Die meisten Versicherungsmakler, mit denen wir sprechen, machen längst Marketing. Sie posten auf LinkedIn, haben eine Website, manche schalten sogar Werbung.

Trotzdem bleibt das Ergebnis gleich: ein paar Likes, gelegentlich eine Anfrage, aber kein verlässlicher Strom an Neukunden. Das Problem ist selten die fehlende Aktivität, sondern die fehlende Systematik.

Kurz zusammengefasst

  • Klassisches Empfehlungsmarketing allein reicht 2026 nicht mehr aus, um planbar zu wachsen
  • Die wirksamsten Kanäle für Versicherungsmakler sind heute LinkedIn-Direktansprache, lokale Google-Sichtbarkeit und systematisierte Empfehlungsprozesse
  • Social Media bringt nur dann Kunden, wenn Content und persönliche Ansprache kombiniert werden. Posten allein reicht nicht
  • Ein Praxisbeispiel zeigt: Mit der richtigen Kombination sind 15 qualifizierte Anfragen pro Woche realistisch
  • Wer Marketing nebenbei betreibt, sollte wissen, ab welchem Punkt sich externe Unterstützung lohnt

Warum die meisten Versicherungsmakler beim Marketing im Kreis laufen

Die typische Fehlannahme lautet: "Ich muss nur präsenter sein, dann kommen die Kunden." Also wird gepostet, ein Flyer gedruckt, vielleicht ein Instagram-Account eröffnet. Das Problem dabei: Präsenz ist nicht dasselbe wie ein System.

Ein Social-Media-Post erreicht im Schnitt Menschen, die dich bereits kennen. Er generiert selten neue Anfragen, weil er niemanden aktiv anspricht. Er wartet quasi darauf, gesehen zu werden.

Genau das ist der Unterschied zwischen Sichtbarkeit und Akquise. Beides hat seinen Platz, aber wer nur auf Sichtbarkeit setzt, wundert sich zurecht, warum das Telefon nicht klingelt.

Die zweite Fehlannahme: Empfehlungsmarketing sei ein Selbstläufer. Empfehlungen funktionieren nach wie vor hervorragend, aber nur, wenn sie aktiv angestoßen werden, statt darauf zu hoffen, dass zufriedene Kunden von selbst daran denken.

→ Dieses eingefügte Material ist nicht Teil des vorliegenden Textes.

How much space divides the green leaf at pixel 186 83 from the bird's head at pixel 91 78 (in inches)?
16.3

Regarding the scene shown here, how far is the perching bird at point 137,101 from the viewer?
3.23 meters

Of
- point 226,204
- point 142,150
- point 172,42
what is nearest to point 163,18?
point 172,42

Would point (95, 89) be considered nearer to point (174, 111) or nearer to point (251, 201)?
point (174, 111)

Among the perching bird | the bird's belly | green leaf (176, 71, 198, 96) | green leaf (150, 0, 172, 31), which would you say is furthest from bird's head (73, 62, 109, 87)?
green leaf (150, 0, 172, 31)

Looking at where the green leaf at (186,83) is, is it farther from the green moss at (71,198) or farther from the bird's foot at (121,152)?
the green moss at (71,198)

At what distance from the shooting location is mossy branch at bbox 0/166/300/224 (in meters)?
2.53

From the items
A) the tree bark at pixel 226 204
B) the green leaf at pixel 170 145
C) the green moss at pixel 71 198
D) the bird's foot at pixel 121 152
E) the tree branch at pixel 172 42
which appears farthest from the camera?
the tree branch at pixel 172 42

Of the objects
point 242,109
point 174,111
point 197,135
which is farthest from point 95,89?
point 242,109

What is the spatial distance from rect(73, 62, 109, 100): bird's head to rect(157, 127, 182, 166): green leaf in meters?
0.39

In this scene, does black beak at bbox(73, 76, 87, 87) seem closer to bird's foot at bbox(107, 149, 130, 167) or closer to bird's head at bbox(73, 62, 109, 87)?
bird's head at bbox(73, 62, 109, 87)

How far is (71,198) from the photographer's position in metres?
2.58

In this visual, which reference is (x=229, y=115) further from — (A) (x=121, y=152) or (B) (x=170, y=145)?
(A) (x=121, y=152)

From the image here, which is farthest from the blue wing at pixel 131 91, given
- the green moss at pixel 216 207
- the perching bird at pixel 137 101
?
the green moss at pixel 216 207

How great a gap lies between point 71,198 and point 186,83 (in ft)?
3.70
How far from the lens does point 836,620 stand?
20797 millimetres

Die drei Hebel, die für Versicherungsmakler 2026 tatsächlich Kunden bringen

1. Gezielte Direktansprache statt passivem Posten

Der größte Unterschied zwischen Maklern, die planbar neue Kunden gewinnen und solchen, die es nicht tun, liegt selten im Content selbst, sondern darin, ob aktiv Kontakt zu potenziellen Kunden aufgebaut wird. LinkedIn eignet sich dafür besonders gut, weil sich Zielgruppen (z. B. Selbstständige, Freiberufler, Unternehmer für die private Vorsorge) präzise nach Branche, Position und Region filtern lassen. Der Unterschied zum klassischen Kaltakquise-Anruf: Der erste Kontakt erfolgt über eine persönliche Nachricht, nicht über einen Verkaufspitch.

2. Lokale Google-Sichtbarkeit systematisch aufbauen

Wer nach "Versicherungsmakler [Stadt]" sucht, hat eine sehr konkrete Absicht. Ein vollständig gepflegtes Google-Unternehmensprofil, ein paar aktuelle Kundenbewertungen und eine Website, die tatsächlich beantwortet, was Suchende wissen wollen, reichen oft aus, um hier vorne mitzuspielen. Ganz ohne Werbebudget.

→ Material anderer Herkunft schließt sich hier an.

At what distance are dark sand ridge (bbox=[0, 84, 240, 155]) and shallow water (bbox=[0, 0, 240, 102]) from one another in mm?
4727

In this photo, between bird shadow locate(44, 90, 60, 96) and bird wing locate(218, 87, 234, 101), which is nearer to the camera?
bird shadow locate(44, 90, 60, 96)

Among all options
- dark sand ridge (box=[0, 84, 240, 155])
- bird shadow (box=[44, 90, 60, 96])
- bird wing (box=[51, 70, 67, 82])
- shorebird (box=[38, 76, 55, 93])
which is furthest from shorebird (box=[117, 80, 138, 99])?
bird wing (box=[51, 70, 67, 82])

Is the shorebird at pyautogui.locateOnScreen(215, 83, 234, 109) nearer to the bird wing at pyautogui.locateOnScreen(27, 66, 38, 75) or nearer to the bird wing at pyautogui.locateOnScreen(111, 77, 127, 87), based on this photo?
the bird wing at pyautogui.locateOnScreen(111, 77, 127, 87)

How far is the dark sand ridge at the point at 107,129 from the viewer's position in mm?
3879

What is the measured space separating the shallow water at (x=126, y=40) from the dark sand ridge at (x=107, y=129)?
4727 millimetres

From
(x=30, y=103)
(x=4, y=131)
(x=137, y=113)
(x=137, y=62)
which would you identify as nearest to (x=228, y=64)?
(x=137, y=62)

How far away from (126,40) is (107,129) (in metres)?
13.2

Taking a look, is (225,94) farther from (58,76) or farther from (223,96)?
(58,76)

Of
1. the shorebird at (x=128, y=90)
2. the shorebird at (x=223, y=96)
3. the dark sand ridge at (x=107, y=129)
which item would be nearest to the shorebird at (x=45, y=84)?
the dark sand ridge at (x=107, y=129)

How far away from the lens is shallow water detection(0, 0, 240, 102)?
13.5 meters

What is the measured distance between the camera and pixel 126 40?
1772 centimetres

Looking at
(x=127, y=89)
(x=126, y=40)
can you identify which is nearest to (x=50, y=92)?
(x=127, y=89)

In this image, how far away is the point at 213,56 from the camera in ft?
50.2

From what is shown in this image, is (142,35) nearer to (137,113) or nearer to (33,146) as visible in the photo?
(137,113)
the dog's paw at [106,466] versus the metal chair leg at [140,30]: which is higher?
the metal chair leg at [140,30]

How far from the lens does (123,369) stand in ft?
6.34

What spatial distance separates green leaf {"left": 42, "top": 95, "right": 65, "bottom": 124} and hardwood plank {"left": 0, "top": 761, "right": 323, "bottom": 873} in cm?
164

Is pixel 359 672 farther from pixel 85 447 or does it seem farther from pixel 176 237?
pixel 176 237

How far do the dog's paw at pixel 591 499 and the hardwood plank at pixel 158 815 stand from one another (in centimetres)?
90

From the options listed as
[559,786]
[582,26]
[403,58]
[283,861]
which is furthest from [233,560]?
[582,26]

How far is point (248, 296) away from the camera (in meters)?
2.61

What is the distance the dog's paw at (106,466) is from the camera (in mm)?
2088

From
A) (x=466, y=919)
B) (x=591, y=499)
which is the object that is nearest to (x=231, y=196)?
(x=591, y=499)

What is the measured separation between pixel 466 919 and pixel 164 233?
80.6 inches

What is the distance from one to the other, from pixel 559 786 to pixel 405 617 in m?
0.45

3. Empfehlungsprozesse aktiv systematisieren

Statt zu hoffen, dass zufriedene Kunden empfehlen, lohnt sich ein fester Moment im Beratungsprozess, an dem aktiv nach Empfehlungen gefragt wird. ZUum Beispiel direkt nach einer erfolgreich abgeschlossenen Beratung, wenn die Zufriedenheit am höchsten ist. Das klingt banal, wird aber von den wenigsten Maklern konsequent umgesetzt.

Praxisbeispiel: 15 Anfragen pro Woche

Ein Versicherungsmakler aus unserem Kundenkreis hat genau diese Kombination aus gezielter Direktansprache und einem klar strukturierten Angebot genutzt - nicht durch mehr Postings, sondern durch eine systematische Ansprache der richtigen Zielgruppe mit einer klaren, verständlichen Botschaft. Ergebnis: 52 qualifizierte Anfragen innerhalb der ersten 3 Wochen. Entscheidend war dabei nicht die Menge an Content, sondern die Präzision der Ansprache und ein Prozess, der reproduzierbar ist. Der also auch in Woche vier und fünf funktioniert, nicht nur einmalig.

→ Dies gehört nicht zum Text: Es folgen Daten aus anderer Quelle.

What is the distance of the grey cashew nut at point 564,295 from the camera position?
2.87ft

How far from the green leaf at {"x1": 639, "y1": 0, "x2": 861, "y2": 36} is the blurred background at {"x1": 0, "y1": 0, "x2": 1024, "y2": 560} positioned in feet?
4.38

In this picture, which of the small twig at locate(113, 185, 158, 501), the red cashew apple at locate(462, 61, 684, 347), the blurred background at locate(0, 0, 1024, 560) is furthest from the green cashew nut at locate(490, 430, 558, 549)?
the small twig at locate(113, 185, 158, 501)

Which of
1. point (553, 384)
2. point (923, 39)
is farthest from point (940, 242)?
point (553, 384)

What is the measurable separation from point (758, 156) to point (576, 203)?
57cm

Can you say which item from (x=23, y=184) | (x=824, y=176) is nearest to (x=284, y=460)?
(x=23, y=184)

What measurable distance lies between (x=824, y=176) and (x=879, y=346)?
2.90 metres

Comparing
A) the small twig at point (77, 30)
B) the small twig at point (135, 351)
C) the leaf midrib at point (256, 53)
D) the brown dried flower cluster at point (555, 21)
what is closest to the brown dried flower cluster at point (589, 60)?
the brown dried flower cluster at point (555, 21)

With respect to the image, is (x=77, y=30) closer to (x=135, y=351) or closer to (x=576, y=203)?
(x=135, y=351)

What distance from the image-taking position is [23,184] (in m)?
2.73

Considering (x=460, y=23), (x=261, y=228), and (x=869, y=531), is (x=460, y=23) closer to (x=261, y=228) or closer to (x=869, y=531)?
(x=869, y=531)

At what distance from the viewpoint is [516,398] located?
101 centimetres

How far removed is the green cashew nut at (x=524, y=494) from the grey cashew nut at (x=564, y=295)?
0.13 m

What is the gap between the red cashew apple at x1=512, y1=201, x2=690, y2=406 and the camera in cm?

Wo die Eigenregie an ihre Grenzen stößt

Die genannten Hebel lassen sich grundsätzlich auch nebenberuflich und in Eigenregie umsetzen. Realistisch wird es aber dann schwierig, wenn mehrere Dinge zusammenkommen: die Zeit für konsequente, tägliche Direktansprache fehlt, die Formulierungen bei potenziellen Kunden nicht ankommen, oder schlicht die Erfahrung fehlt, um aus einer ersten Antwort tatsächlich einen Termin zu machen. Genau an diesem Punkt macht es für viele Makler Sinn, sich mit jemandem auszutauschen, der diesen Prozess schon x-fach aufgebaut hat.

Bleib dran

Wenn du regelmäßig erfahren willst, welche Marketingansätze für Versicherungsmakler gerade tatsächlich funktionieren - ohne Marketing-Blabla, sondern mit echten Zahlen aus der Praxis –, dann abonniere unseren Newsletter "Makler Marketing". Dort teilen wir wöchentlich, was wir bei unseren Kunden testen und was sich davon wirklich auszahlt.

Häufige Fragen

Wie kann ich als Versicherungsmakler Social-Media-Marketing effektiv nutzen?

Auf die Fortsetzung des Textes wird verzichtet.